- **Written task**:
Only the lines from the one containing "From the scene" to the end of the records should be written out, exactly and with both ends included; pictures are excluded.

- **Entries provided**:
::::

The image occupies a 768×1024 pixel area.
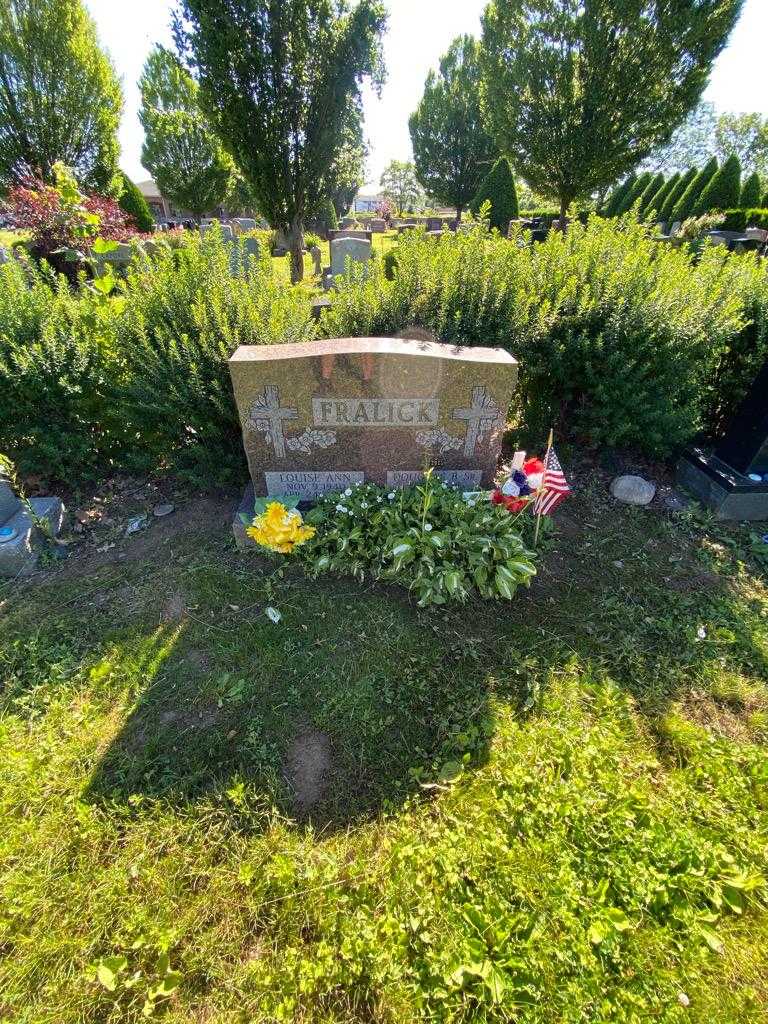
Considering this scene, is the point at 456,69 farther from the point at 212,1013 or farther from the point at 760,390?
the point at 212,1013

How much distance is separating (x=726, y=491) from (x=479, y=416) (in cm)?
233

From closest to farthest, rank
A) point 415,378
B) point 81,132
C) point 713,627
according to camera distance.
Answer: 1. point 713,627
2. point 415,378
3. point 81,132

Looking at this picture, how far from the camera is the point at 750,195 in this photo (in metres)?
18.6

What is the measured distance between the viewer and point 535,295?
4.05m

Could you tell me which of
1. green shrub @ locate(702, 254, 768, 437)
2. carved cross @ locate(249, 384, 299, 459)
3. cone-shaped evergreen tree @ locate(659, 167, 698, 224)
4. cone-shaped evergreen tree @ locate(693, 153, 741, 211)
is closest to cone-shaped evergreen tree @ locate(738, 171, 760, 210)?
cone-shaped evergreen tree @ locate(693, 153, 741, 211)

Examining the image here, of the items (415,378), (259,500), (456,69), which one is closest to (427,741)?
(259,500)

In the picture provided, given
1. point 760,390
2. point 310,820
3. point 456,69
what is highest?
point 456,69

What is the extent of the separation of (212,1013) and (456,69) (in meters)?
36.8

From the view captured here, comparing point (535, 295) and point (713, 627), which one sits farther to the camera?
point (535, 295)

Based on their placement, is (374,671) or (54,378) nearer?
(374,671)

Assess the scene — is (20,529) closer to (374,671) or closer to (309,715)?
(309,715)

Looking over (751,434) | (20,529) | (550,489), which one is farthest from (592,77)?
(20,529)

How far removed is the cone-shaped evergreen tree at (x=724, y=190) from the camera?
59.5ft

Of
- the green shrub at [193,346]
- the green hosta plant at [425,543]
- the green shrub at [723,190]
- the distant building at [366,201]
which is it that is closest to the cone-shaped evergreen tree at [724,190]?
the green shrub at [723,190]
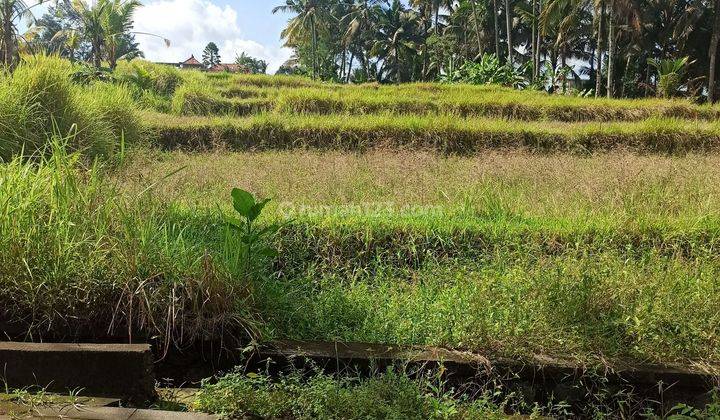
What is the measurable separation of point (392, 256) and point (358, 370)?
5.53ft

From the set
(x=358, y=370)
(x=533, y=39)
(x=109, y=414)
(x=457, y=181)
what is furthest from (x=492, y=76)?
(x=109, y=414)

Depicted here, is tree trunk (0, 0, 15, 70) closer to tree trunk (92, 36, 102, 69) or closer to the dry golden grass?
the dry golden grass

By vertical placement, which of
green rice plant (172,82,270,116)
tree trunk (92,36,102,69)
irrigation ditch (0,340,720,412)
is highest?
tree trunk (92,36,102,69)

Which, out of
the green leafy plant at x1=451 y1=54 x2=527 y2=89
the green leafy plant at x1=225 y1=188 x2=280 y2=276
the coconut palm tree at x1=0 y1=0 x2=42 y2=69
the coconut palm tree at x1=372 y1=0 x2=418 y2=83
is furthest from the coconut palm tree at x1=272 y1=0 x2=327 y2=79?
the green leafy plant at x1=225 y1=188 x2=280 y2=276

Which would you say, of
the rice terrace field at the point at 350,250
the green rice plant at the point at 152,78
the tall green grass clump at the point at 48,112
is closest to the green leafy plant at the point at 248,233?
the rice terrace field at the point at 350,250

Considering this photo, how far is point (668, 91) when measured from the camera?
63.6 feet

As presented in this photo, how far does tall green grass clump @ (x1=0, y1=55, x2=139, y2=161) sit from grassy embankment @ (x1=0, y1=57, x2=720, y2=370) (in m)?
0.62

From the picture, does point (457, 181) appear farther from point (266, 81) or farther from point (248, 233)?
point (266, 81)

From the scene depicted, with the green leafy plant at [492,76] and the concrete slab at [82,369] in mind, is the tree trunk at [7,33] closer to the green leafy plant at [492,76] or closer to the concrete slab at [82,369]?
the concrete slab at [82,369]

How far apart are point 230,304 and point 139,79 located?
14.5m

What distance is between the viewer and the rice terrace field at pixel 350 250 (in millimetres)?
2863

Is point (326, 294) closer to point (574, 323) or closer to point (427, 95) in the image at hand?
point (574, 323)

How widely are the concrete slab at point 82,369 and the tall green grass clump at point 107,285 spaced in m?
0.26

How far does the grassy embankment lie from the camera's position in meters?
2.88
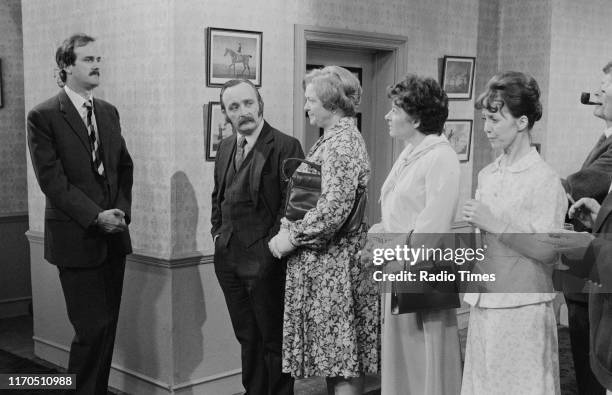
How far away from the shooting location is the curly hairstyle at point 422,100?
9.58 feet

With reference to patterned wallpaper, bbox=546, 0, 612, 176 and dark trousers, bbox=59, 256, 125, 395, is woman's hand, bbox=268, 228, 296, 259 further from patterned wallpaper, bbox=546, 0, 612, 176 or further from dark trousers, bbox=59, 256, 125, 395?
patterned wallpaper, bbox=546, 0, 612, 176

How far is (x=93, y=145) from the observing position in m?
3.60

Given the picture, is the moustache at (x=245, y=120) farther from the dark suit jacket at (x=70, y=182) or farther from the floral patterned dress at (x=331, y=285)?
the dark suit jacket at (x=70, y=182)

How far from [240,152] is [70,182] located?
2.78 ft

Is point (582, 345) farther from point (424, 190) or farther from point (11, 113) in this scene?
point (11, 113)

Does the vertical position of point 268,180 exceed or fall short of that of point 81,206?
it exceeds it

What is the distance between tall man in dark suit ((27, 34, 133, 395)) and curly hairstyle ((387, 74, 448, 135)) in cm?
152

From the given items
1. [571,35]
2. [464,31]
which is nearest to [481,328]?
[464,31]

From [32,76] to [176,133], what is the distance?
1.52 meters

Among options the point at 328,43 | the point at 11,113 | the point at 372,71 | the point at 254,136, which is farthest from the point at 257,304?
the point at 11,113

::::

- **Result**:
From the scene depicted, with the green leafy plant at [492,76] and the concrete slab at [82,369] in mind, is the tree trunk at [7,33] closer to the green leafy plant at [492,76] or closer to the concrete slab at [82,369]?
the concrete slab at [82,369]

How far apart are point 230,304 and point 139,79 located?
14.5m

What distance is between the viewer and the rice terrace field at pixel 350 250 (in millimetres)?
2863

Is point (326, 294) closer to point (574, 323) or closer to point (427, 95) in the image at hand?
point (574, 323)

How widely are the concrete slab at point 82,369 and the tall green grass clump at point 107,285 spaced in m?
0.26

How far does the grassy embankment lie from the camera's position in meters?
2.88
How far away from the shooting location is the curly hairstyle at point 422,100?
9.58 feet

With reference to patterned wallpaper, bbox=546, 0, 612, 176 and dark trousers, bbox=59, 256, 125, 395, is woman's hand, bbox=268, 228, 296, 259 further from patterned wallpaper, bbox=546, 0, 612, 176 or further from dark trousers, bbox=59, 256, 125, 395?
patterned wallpaper, bbox=546, 0, 612, 176

How far is (x=93, y=145) from the observing position in m?
3.60

Given the picture, is the moustache at (x=245, y=120) farther from the dark suit jacket at (x=70, y=182) or farther from the floral patterned dress at (x=331, y=285)?
the dark suit jacket at (x=70, y=182)

How far from [240,152] is [70,182] located?
2.78 ft

Is point (582, 345) farther from point (424, 190) or farther from point (11, 113) in this scene?
point (11, 113)

Does the vertical position of point 268,180 exceed or fall short of that of point 81,206?
it exceeds it

What is the distance between tall man in dark suit ((27, 34, 133, 395)) and curly hairstyle ((387, 74, 448, 135)) in cm?
152

From the given items
1. [571,35]
2. [464,31]
which is nearest to [481,328]?
[464,31]

From [32,76] to [176,133], what is the distance?
1.52 meters

Among options the point at 328,43 | the point at 11,113 | the point at 372,71 | the point at 254,136, which is farthest from the point at 257,304?
the point at 11,113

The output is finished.